## [Your objective]
Scan the entries for the word "category", and copy every line where it appears.

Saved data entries
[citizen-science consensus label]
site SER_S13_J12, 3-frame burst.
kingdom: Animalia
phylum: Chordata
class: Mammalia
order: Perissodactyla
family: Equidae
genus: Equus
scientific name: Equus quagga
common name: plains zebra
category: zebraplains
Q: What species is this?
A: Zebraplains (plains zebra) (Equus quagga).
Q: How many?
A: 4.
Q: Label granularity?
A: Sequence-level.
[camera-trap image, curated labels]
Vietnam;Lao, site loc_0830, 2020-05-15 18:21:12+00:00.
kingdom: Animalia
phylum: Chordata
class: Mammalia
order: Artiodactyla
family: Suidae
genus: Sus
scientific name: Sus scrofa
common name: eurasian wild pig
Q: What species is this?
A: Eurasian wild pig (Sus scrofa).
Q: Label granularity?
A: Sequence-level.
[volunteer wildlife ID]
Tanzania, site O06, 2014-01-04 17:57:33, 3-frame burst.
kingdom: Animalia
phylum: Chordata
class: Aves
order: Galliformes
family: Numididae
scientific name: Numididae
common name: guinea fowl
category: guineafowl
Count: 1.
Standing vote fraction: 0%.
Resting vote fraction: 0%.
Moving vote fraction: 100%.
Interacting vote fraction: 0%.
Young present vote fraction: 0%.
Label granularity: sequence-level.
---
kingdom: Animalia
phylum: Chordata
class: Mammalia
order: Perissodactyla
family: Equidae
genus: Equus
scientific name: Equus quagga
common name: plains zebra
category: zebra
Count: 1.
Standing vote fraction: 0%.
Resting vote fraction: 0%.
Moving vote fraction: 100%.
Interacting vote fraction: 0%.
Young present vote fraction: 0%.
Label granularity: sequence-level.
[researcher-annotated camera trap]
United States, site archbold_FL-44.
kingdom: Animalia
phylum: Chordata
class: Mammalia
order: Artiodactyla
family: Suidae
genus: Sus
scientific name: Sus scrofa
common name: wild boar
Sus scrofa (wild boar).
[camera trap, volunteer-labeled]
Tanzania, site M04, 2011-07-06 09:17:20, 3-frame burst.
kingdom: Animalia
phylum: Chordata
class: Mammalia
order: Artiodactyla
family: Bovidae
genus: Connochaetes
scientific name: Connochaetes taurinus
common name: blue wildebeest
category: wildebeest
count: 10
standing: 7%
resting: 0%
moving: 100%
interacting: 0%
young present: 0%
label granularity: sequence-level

## [The answer]
category: zebraplains
category: guineafowl
category: zebra
category: wildebeest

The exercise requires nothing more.